Copy each of the following items word for word, leaving nothing out and changing nothing.

>>

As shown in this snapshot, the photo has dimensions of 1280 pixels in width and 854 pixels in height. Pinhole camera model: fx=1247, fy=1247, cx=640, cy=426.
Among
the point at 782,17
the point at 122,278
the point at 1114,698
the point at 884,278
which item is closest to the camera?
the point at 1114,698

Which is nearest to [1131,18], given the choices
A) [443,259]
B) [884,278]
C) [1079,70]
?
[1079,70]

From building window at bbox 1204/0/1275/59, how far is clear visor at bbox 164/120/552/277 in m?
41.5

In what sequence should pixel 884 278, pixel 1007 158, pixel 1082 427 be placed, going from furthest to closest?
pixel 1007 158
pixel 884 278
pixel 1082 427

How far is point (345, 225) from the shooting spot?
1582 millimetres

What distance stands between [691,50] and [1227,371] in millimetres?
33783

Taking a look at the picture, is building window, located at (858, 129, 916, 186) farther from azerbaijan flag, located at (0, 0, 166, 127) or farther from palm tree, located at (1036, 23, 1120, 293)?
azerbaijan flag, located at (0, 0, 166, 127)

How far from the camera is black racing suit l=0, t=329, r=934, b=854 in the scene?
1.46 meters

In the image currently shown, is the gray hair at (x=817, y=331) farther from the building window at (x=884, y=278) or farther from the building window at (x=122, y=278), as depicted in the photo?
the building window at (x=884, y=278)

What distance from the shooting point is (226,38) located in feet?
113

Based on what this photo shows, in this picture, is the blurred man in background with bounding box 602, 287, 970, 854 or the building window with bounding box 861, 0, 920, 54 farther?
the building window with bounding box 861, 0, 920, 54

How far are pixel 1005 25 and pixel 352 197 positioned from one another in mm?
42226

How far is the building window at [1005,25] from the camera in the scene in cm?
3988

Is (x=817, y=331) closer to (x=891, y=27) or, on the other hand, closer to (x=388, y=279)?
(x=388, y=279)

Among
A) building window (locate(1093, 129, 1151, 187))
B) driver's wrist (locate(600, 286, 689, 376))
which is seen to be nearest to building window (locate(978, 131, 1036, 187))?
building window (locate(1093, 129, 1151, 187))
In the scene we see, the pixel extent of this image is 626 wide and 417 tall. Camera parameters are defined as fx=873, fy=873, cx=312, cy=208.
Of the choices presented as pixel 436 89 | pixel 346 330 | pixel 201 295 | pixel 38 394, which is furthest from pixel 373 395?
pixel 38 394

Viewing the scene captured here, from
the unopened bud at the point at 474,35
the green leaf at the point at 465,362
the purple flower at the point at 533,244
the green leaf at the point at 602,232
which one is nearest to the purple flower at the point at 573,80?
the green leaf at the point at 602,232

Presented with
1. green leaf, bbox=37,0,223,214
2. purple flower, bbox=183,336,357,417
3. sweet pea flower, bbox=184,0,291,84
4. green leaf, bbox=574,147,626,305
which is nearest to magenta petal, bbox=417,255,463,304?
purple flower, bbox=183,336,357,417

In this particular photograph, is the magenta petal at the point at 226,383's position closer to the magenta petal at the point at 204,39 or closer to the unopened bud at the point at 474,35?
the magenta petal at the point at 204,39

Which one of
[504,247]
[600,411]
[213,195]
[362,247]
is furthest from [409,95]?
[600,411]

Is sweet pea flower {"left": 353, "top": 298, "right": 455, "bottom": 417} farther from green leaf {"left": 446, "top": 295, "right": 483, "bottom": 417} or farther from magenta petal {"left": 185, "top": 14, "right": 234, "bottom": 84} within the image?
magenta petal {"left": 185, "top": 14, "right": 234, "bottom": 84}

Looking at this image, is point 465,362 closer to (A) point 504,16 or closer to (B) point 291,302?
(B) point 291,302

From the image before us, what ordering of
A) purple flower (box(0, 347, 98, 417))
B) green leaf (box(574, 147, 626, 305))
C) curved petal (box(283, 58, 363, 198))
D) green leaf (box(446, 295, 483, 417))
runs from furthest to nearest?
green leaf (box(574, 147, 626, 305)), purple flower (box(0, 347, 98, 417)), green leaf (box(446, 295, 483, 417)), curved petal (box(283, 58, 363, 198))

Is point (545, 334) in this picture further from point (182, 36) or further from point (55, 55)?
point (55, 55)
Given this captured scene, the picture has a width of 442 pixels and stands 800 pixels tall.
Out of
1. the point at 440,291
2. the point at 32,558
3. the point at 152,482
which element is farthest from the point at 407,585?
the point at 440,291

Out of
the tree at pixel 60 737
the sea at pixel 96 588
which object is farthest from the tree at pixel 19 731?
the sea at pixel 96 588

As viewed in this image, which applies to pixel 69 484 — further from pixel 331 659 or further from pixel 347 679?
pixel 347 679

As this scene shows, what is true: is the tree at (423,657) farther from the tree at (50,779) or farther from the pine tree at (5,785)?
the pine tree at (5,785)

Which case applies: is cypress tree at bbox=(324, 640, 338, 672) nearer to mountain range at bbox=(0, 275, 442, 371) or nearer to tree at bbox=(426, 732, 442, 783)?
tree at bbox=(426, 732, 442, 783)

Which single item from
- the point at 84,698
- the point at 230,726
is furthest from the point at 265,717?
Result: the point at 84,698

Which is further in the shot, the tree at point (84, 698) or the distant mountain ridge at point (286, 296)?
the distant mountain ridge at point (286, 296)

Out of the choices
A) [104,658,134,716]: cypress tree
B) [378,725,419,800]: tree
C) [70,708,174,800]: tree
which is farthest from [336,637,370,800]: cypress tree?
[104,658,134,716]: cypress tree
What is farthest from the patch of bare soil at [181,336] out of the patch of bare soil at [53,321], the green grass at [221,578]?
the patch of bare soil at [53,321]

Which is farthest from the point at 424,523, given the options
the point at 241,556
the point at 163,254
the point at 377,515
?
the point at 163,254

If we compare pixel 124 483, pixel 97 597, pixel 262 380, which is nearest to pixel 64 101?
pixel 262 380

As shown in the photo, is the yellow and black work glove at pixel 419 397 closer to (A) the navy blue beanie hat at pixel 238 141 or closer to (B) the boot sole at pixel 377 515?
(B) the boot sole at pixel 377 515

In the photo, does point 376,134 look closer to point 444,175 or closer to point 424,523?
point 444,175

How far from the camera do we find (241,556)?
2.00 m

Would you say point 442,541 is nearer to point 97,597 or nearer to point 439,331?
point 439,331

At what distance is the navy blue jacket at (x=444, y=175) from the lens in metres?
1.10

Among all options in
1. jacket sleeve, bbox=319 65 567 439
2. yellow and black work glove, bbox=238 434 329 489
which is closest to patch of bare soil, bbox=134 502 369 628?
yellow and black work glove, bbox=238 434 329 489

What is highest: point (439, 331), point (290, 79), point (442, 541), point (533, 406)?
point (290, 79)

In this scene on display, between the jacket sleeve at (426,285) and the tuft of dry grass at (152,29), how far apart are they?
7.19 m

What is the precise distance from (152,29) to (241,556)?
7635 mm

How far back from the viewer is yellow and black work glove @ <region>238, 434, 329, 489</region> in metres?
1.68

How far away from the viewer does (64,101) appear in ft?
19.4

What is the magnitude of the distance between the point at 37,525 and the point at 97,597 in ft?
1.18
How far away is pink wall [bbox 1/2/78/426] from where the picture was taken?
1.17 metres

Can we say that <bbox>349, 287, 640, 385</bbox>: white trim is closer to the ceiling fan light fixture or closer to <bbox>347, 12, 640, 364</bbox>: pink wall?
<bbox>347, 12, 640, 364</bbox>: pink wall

<<

→ **The output**
As shown in this snapshot, the photo has dimensions of 1280 pixels in width and 854 pixels in height. Pinhole camera model: fx=1247, fy=1247, cx=640, cy=426.
Among
the point at 782,17
the point at 122,278
the point at 1114,698
the point at 884,278
which item is closest to the camera?
the point at 1114,698

Which is nearest to [1131,18], given the choices
A) [443,259]
B) [884,278]
C) [1079,70]
?
[1079,70]

From building window at bbox 1204/0/1275/59, how far is clear visor at bbox 164/120/552/277 in m?
41.5

In what sequence should pixel 884 278, pixel 1007 158, pixel 1082 427 be placed, going from furthest to closest?
pixel 1007 158
pixel 884 278
pixel 1082 427

How far is point (345, 225) from the shooting spot?
1582 millimetres

What distance stands between [691,50] and [1227,371] in millimetres?
33783

Taking a look at the picture, is building window, located at (858, 129, 916, 186) farther from azerbaijan flag, located at (0, 0, 166, 127) or farther from palm tree, located at (1036, 23, 1120, 293)?
azerbaijan flag, located at (0, 0, 166, 127)

How far from the camera is black racing suit l=0, t=329, r=934, b=854 in the scene?
1.46 meters

In the image currently shown, is the gray hair at (x=817, y=331) farther from the building window at (x=884, y=278) or farther from the building window at (x=122, y=278), as depicted in the photo?
the building window at (x=884, y=278)

What distance from the shooting point is (226,38) located in feet?
113

Based on what this photo shows, in this picture, is the blurred man in background with bounding box 602, 287, 970, 854 or the building window with bounding box 861, 0, 920, 54 farther?
the building window with bounding box 861, 0, 920, 54

How far are pixel 1005 25 and pixel 352 197 positioned from one another in mm?
42226

How far is the building window at [1005,25] from the camera in the scene in cm?
3988

Is (x=817, y=331) closer to (x=891, y=27) or, on the other hand, closer to (x=388, y=279)?
(x=388, y=279)

Among
A) building window (locate(1093, 129, 1151, 187))
B) driver's wrist (locate(600, 286, 689, 376))
which is seen to be nearest to building window (locate(978, 131, 1036, 187))?
building window (locate(1093, 129, 1151, 187))
In the scene we see, the pixel extent of this image is 626 wide and 417 tall. Camera parameters are defined as fx=873, fy=873, cx=312, cy=208.
Of the choices presented as pixel 436 89 | pixel 346 330 | pixel 201 295 | pixel 38 394, which is furthest from pixel 373 395?
pixel 38 394

Viewing the scene captured here, from
the unopened bud at the point at 474,35
the green leaf at the point at 465,362
the purple flower at the point at 533,244
the green leaf at the point at 602,232
which one is nearest to the purple flower at the point at 573,80?
the green leaf at the point at 602,232

Presented with
1. green leaf, bbox=37,0,223,214
2. purple flower, bbox=183,336,357,417
3. sweet pea flower, bbox=184,0,291,84
4. green leaf, bbox=574,147,626,305
which is nearest to magenta petal, bbox=417,255,463,304?
purple flower, bbox=183,336,357,417

In this particular photograph, is the magenta petal at the point at 226,383's position closer to the magenta petal at the point at 204,39 or closer to the unopened bud at the point at 474,35?
the magenta petal at the point at 204,39

Which one of
[504,247]
[600,411]
[213,195]
[362,247]
is furthest from [409,95]?
[600,411]

Is sweet pea flower {"left": 353, "top": 298, "right": 455, "bottom": 417} farther from green leaf {"left": 446, "top": 295, "right": 483, "bottom": 417} or farther from magenta petal {"left": 185, "top": 14, "right": 234, "bottom": 84} within the image?
magenta petal {"left": 185, "top": 14, "right": 234, "bottom": 84}

Looking at this image, is point 465,362 closer to (A) point 504,16 or closer to (B) point 291,302?
(B) point 291,302

From the image before us, what ordering of
A) purple flower (box(0, 347, 98, 417))
B) green leaf (box(574, 147, 626, 305))
C) curved petal (box(283, 58, 363, 198))
D) green leaf (box(446, 295, 483, 417))
runs from furthest to nearest?
green leaf (box(574, 147, 626, 305)), purple flower (box(0, 347, 98, 417)), green leaf (box(446, 295, 483, 417)), curved petal (box(283, 58, 363, 198))

Is point (545, 334) in this picture further from point (182, 36) or further from point (55, 55)?
point (55, 55)
Given this captured scene, the picture has a width of 442 pixels and stands 800 pixels tall.
Out of
1. the point at 440,291
2. the point at 32,558
3. the point at 152,482
which element is farthest from the point at 407,585?
the point at 440,291

Out of
the tree at pixel 60 737
the sea at pixel 96 588
which object is farthest from the tree at pixel 19 731?
the sea at pixel 96 588

As viewed in this image, which applies to pixel 69 484 — further from pixel 331 659 or further from pixel 347 679?
pixel 347 679

As this scene shows, what is true: is the tree at (423,657) farther from the tree at (50,779) or farther from the pine tree at (5,785)?
the pine tree at (5,785)

Which case applies: is cypress tree at bbox=(324, 640, 338, 672) nearer to mountain range at bbox=(0, 275, 442, 371) or nearer to tree at bbox=(426, 732, 442, 783)?
tree at bbox=(426, 732, 442, 783)

Which single item from
- the point at 84,698
- the point at 230,726
is furthest from the point at 265,717?
Result: the point at 84,698

Which is further in the shot, the tree at point (84, 698) or the distant mountain ridge at point (286, 296)?
the distant mountain ridge at point (286, 296)

Out of the choices
A) [104,658,134,716]: cypress tree
B) [378,725,419,800]: tree
C) [70,708,174,800]: tree
which is farthest from [336,637,370,800]: cypress tree?
[104,658,134,716]: cypress tree
What is farthest from the patch of bare soil at [181,336] out of the patch of bare soil at [53,321], the green grass at [221,578]?
the patch of bare soil at [53,321]

Which is farthest from the point at 424,523, given the options
the point at 241,556
the point at 163,254
the point at 377,515
?
the point at 163,254

If we compare pixel 124 483, pixel 97 597, pixel 262 380, which is nearest to pixel 64 101?
pixel 262 380

As shown in the photo, is the yellow and black work glove at pixel 419 397 closer to (A) the navy blue beanie hat at pixel 238 141 or closer to (B) the boot sole at pixel 377 515?
(B) the boot sole at pixel 377 515

In the photo, does point 376,134 look closer to point 444,175 or closer to point 424,523?
point 444,175

How far from the camera do we find (241,556)?
2.00 m

Would you say point 442,541 is nearer to point 97,597 or nearer to point 439,331?
point 439,331

At what distance is the navy blue jacket at (x=444, y=175) from the lens in metres?
1.10

Among all options in
1. jacket sleeve, bbox=319 65 567 439
2. yellow and black work glove, bbox=238 434 329 489
which is closest to patch of bare soil, bbox=134 502 369 628?
yellow and black work glove, bbox=238 434 329 489

What is highest: point (439, 331), point (290, 79), point (442, 541), point (533, 406)?
point (290, 79)

In this scene on display, between the jacket sleeve at (426,285) and the tuft of dry grass at (152,29), how far apart are they?
7.19 m

What is the precise distance from (152,29) to (241,556)?
7635 mm

How far back from the viewer is yellow and black work glove @ <region>238, 434, 329, 489</region> in metres?
1.68

How far away from the viewer does (64,101) appear in ft?
19.4

What is the magnitude of the distance between the point at 37,525 and the point at 97,597 in ft?
1.18
How far away is pink wall [bbox 1/2/78/426] from where the picture was taken?
1.17 metres

Can we say that <bbox>349, 287, 640, 385</bbox>: white trim is closer to the ceiling fan light fixture or closer to <bbox>347, 12, 640, 364</bbox>: pink wall?
<bbox>347, 12, 640, 364</bbox>: pink wall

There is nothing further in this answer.